-- START OF Given records --

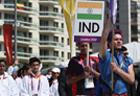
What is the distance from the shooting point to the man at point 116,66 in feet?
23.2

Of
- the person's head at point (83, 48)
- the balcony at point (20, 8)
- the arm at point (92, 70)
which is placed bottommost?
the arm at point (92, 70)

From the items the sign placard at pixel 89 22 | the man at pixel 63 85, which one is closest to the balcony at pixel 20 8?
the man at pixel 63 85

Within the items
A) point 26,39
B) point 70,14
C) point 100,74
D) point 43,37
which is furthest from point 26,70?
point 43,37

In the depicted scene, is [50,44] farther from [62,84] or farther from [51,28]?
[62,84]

-- END OF Given records --
-- START OF Given records --

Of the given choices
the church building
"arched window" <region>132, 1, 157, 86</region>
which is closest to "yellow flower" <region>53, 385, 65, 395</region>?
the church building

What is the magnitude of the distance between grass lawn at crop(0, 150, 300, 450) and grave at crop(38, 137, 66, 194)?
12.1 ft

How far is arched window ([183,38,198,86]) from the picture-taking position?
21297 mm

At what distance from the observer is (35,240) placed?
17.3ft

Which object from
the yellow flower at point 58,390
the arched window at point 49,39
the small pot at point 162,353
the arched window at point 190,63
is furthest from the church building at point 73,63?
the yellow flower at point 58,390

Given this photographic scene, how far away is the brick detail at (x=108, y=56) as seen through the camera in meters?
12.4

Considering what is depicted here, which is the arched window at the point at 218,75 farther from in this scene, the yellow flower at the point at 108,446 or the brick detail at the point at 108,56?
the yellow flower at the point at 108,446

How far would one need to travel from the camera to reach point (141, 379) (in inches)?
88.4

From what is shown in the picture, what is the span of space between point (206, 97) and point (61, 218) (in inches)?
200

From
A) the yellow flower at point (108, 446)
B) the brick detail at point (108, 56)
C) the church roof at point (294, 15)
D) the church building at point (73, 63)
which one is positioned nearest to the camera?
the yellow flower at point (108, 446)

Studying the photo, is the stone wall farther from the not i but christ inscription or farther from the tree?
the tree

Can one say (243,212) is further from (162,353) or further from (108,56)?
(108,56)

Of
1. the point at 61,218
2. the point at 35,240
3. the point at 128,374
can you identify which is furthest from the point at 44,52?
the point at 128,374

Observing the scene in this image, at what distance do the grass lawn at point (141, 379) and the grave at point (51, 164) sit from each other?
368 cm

-- END OF Given records --
-- START OF Given records --

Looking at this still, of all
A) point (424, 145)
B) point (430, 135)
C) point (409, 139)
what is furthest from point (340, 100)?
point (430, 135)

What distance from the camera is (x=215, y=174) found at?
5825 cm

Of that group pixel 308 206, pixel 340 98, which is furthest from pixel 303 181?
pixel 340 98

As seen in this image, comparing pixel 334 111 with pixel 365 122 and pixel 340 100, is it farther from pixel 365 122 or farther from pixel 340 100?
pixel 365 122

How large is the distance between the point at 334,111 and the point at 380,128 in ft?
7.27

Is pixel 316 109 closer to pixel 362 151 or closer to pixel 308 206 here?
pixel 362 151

-- END OF Given records --

§ Exercise description
Which lines of the material above contain the word "distance"? Pull out every one of them, each copied in full.

§ Response
What is the distance from the shooting point to the man at point 116,66 in feet?
What is the magnitude of the distance between grass lawn at crop(0, 150, 300, 450) and grave at crop(38, 137, 66, 194)?
At what distance from the observer is (35,240) placed?
Observing the scene in this image, at what distance do the grass lawn at point (141, 379) and the grave at point (51, 164) sit from each other?
What distance from the camera is (x=215, y=174) found at?
How large is the distance between the point at 334,111 and the point at 380,128 in ft?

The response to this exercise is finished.